◆ APPLY WHAT YOU READ
A. In the passage on HMRC's digital record keeping, rewrite the text from "Evidence of transactions and trading –" up to and including "by the software.", substituting "tablet camera" for "smartphone camera".
B. Decide whether each statement agrees with the passage on HMRC's digital record keeping. Answer yes or no for each, and quote the words from the passage that settle it.
(i) Businesses start to fall under the digital records requirement for income tax and NIC from April 2018.
(ii) The obligation to keep copies of invoices, receipts and cash takings records will change.
(iii) Scanned records would be readable by the software.
C. Write the next part of the passage on HMRC's digital record keeping, starting after its last sentence.

◆ PASSAGE TO READ
By 2020, most businesses, self-employed people and landlords will be required to use software or apps (“digital tools”) to keep their business records and to provide regular updates of information. This first consultation looks at how HMRC intend to make this happen.

Businesses will begin to fall within the requirement to keep digital records and make regular updates for income tax and NIC from April 2018.

What Records Needs To Be Kept?

Evidence of transactions and trading – copies of invoices, receipts and cash takings records – are currently required as part of the record keeping obligations; these requirements will not change. HMRC state that software will be available that makes it easy to keep evidence of transactions and trading digitally. They note that it is likely that software functionality will be available to scan paper invoices and receipts into the software, using a smartphone camera. These scanned records would be readable by the software.

◆ RAW DATA
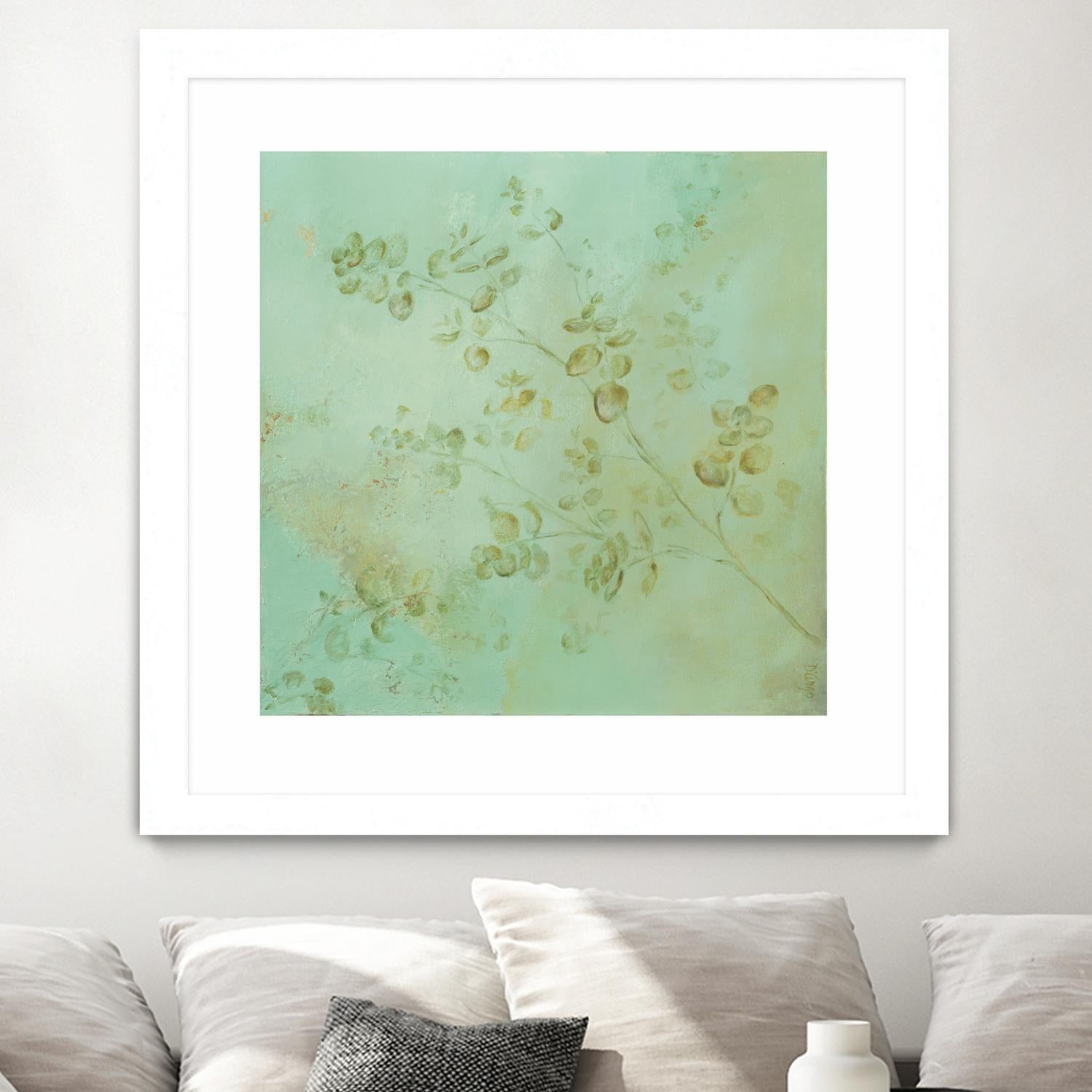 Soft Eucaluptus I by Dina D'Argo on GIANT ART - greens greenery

* * *

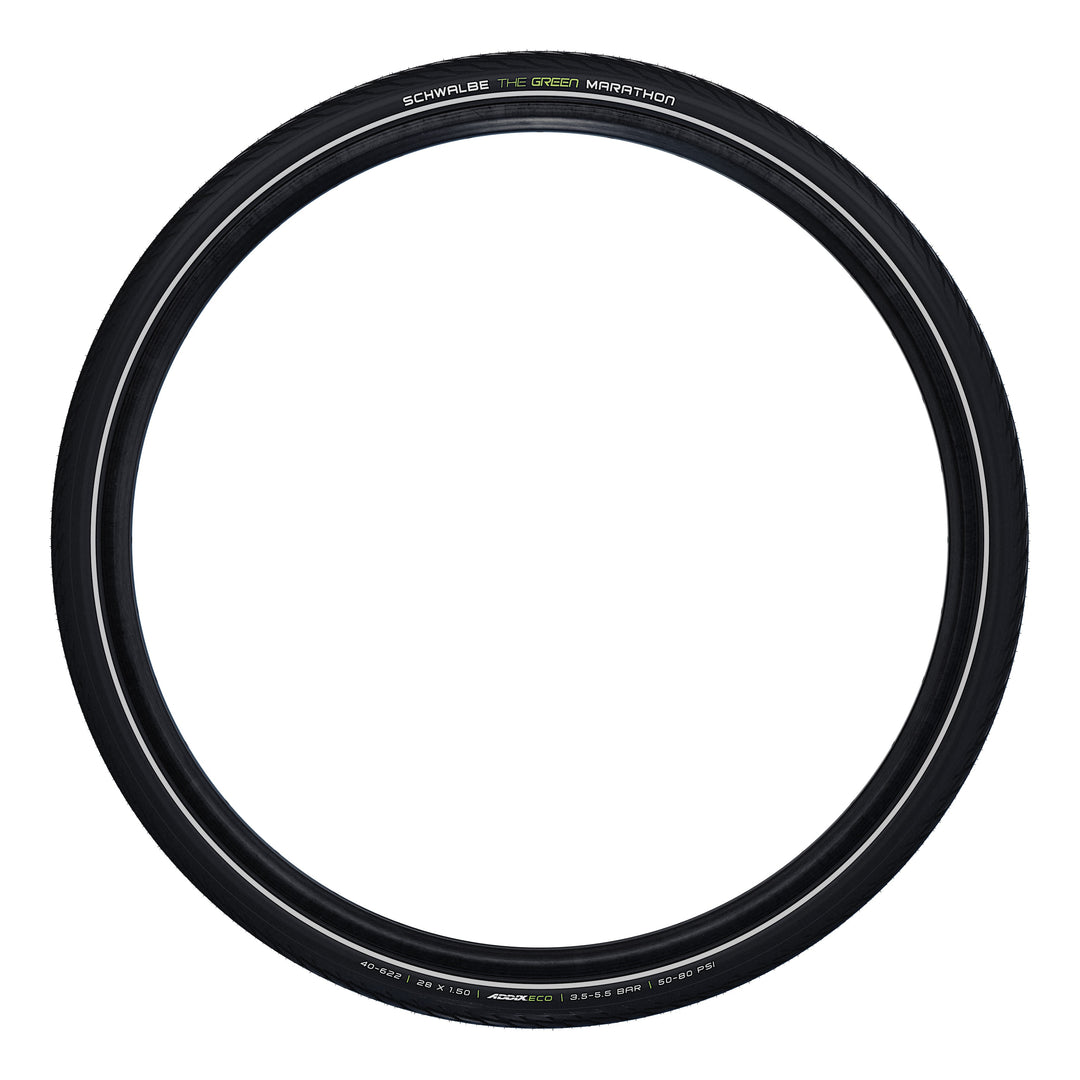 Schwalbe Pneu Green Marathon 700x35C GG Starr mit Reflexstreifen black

◆ WRITTEN ANSWERS
A.
Evidence of transactions and trading – copies of invoices, receipts and cash takings records – are currently required as part of the record keeping obligations; these requirements will not change. HMRC state that software will be available that makes it easy to keep evidence of transactions and trading digitally. They note that it is likely that software functionality will be available to scan paper invoices and receipts into the software, using a tablet camera. These scanned records would be readable by the software.

B.
(i) Yes: "Businesses will begin to fall within the requirement to keep digital records and make regular updates for income tax and NIC from April 2018."
(ii) No: "these requirements will not change."
(iii) Yes: "These scanned records would be readable by the software."

C.
For many businesses, HMRC expect that the scanned evidence of transactions will be processed by software which will extract the data and automate the accounting entries. However, in cases where a paper invoice has to be entered manually, because, for example, it was too faint or damaged to be scanned, then the user would need to ensure that all relevant data fields have been completed.

HMRC’s preferred approach for unincorporated businesses is that the following data fields are completed for each receipt or expense item. This is the minimum required data to identify and categorise each transaction:

  • invoice date and payment received date, if cash basis;
  • invoice value and payment received value, if cash basis;
  • income or expense category; and
  • deducted amount/ percentage for expenses.

Retailers will record their expenses as above but those who have high volume, low value cash transactions may be able, as an alternative, to complete the following minimum data fields in relation to their income:

  • trading date;
  • gross cash takings; and
  • income category.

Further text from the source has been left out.